» **SET TASK**
Reproduce each of the entries below word for word.

(Scene question entries)
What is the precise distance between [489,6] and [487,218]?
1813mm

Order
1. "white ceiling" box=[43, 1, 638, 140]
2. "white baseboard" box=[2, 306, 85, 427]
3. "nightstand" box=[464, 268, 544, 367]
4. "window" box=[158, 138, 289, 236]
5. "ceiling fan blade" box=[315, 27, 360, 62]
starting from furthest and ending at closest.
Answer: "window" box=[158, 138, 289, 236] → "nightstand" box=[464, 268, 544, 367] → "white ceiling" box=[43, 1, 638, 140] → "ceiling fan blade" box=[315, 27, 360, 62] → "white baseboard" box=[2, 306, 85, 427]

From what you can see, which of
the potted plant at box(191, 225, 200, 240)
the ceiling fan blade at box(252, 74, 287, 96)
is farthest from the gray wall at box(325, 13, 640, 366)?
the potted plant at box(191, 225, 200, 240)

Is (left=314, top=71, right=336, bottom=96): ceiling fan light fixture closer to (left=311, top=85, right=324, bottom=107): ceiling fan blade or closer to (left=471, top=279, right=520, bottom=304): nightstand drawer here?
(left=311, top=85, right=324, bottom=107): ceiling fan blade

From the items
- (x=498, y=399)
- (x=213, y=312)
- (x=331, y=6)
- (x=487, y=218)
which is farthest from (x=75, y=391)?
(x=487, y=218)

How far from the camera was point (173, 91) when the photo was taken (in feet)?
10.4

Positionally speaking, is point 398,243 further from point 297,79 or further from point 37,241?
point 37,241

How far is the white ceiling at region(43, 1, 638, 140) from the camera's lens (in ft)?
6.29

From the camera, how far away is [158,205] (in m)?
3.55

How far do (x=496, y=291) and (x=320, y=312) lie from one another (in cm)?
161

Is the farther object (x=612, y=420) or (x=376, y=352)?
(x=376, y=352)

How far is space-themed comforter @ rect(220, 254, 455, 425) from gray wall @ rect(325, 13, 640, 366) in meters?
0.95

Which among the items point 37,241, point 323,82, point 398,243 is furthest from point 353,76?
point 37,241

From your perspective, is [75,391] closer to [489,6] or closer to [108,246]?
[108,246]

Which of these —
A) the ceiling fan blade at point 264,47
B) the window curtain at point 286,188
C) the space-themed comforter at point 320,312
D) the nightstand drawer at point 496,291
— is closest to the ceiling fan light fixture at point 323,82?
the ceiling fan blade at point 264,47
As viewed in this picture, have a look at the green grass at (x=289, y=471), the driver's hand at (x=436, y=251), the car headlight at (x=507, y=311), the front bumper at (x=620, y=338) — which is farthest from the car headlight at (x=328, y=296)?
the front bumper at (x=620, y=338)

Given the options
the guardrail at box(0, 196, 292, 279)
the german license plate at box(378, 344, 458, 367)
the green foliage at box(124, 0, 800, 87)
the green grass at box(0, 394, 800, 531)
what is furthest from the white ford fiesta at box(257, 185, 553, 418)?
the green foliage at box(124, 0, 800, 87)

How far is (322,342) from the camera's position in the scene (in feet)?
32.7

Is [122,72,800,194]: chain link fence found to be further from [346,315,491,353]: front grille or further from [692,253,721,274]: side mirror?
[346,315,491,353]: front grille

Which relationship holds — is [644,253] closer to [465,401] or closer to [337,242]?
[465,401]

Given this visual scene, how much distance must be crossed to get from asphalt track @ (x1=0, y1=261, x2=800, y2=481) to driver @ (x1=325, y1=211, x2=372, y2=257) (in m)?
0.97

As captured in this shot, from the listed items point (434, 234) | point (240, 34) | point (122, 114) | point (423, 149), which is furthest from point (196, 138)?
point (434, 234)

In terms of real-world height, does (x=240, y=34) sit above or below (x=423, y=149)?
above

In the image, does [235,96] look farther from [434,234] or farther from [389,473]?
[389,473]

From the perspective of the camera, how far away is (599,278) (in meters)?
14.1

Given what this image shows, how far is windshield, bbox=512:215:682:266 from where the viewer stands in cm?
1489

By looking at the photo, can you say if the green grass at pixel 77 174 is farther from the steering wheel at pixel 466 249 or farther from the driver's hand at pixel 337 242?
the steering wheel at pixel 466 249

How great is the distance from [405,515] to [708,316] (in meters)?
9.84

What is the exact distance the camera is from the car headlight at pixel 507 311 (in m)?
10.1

» **THE ANSWER**
What is the precise distance between [489,6] and [487,218]?
1813mm

Order
1. "white ceiling" box=[43, 1, 638, 140]
2. "white baseboard" box=[2, 306, 85, 427]
3. "nightstand" box=[464, 268, 544, 367]
4. "window" box=[158, 138, 289, 236]
5. "ceiling fan blade" box=[315, 27, 360, 62]
starting from furthest and ending at closest.
Answer: "window" box=[158, 138, 289, 236] → "nightstand" box=[464, 268, 544, 367] → "white ceiling" box=[43, 1, 638, 140] → "ceiling fan blade" box=[315, 27, 360, 62] → "white baseboard" box=[2, 306, 85, 427]

From what you can see, which of
the potted plant at box(191, 225, 200, 240)
the ceiling fan blade at box(252, 74, 287, 96)
is farthest from the gray wall at box(325, 13, 640, 366)?
the potted plant at box(191, 225, 200, 240)

Is (left=314, top=71, right=336, bottom=96): ceiling fan light fixture closer to (left=311, top=85, right=324, bottom=107): ceiling fan blade or closer to (left=471, top=279, right=520, bottom=304): nightstand drawer here?
(left=311, top=85, right=324, bottom=107): ceiling fan blade

From the items
- (x=498, y=399)
- (x=213, y=312)
- (x=331, y=6)
- (x=487, y=218)
which is farthest from (x=75, y=391)?
(x=487, y=218)

How far from the camera was point (173, 91) when the photo was taken (in feet)?
10.4

Positionally speaking, is point 398,243 further from point 297,79 or further from point 37,241?
point 37,241

How far is the white ceiling at region(43, 1, 638, 140) from the camera's lens (in ft)?
6.29

From the camera, how far away is [158,205] (in m)?
3.55

How far do (x=496, y=291) and (x=320, y=312) lie from one another (in cm)?
161

Is the farther object (x=612, y=420) or (x=376, y=352)?
(x=376, y=352)

How far is space-themed comforter @ rect(220, 254, 455, 425) from gray wall @ rect(325, 13, 640, 366) in meters?
0.95

Which among the items point 37,241, point 323,82, point 398,243 is furthest from point 353,76?
point 37,241

From your perspective, is [75,391] closer to [489,6] or closer to [108,246]?
[108,246]

Which of these —
A) the ceiling fan blade at point 264,47
B) the window curtain at point 286,188
C) the space-themed comforter at point 320,312
D) the nightstand drawer at point 496,291
— is closest to the ceiling fan light fixture at point 323,82?
the ceiling fan blade at point 264,47
As viewed in this picture, have a look at the green grass at (x=289, y=471), the driver's hand at (x=436, y=251), the car headlight at (x=507, y=311), the front bumper at (x=620, y=338) — which is farthest from the car headlight at (x=328, y=296)?
the front bumper at (x=620, y=338)

Given the options
the guardrail at box(0, 196, 292, 279)
the german license plate at box(378, 344, 458, 367)
the green foliage at box(124, 0, 800, 87)
the green grass at box(0, 394, 800, 531)
what is furthest from the white ford fiesta at box(257, 185, 553, 418)?
the green foliage at box(124, 0, 800, 87)

How far is (322,342) from the camera's position in the scene (in feet)?
32.7

Is [122,72,800,194]: chain link fence found to be further from [346,315,491,353]: front grille or further from [692,253,721,274]: side mirror?
[346,315,491,353]: front grille

Which relationship holds — is [644,253] closer to [465,401] or closer to [337,242]?
[465,401]

Given this visual scene, how much distance must be crossed to get from asphalt track @ (x1=0, y1=261, x2=800, y2=481) to driver @ (x1=325, y1=211, x2=372, y2=257) (in m)?
0.97

As captured in this shot, from the listed items point (434, 234) | point (240, 34) | point (122, 114) | point (423, 149), which is furthest from point (196, 138)?
point (434, 234)

In terms of real-world height, does (x=240, y=34) sit above or below (x=423, y=149)?
above

In the image, does [235,96] look farther from [434,234] or farther from [389,473]?
[389,473]

From the perspective of the camera, how far away is (599,278) (in meters)?
14.1

Given what this image shows, how far is windshield, bbox=512:215:682:266 from where the viewer stands in cm?
1489

By looking at the photo, can you say if the green grass at pixel 77 174 is farther from the steering wheel at pixel 466 249 or farther from the driver's hand at pixel 337 242?
the steering wheel at pixel 466 249

How great is the distance from [405,515] to [708,316] (in meters)?
9.84

What is the exact distance the camera is from the car headlight at pixel 507 311 (in m)?
10.1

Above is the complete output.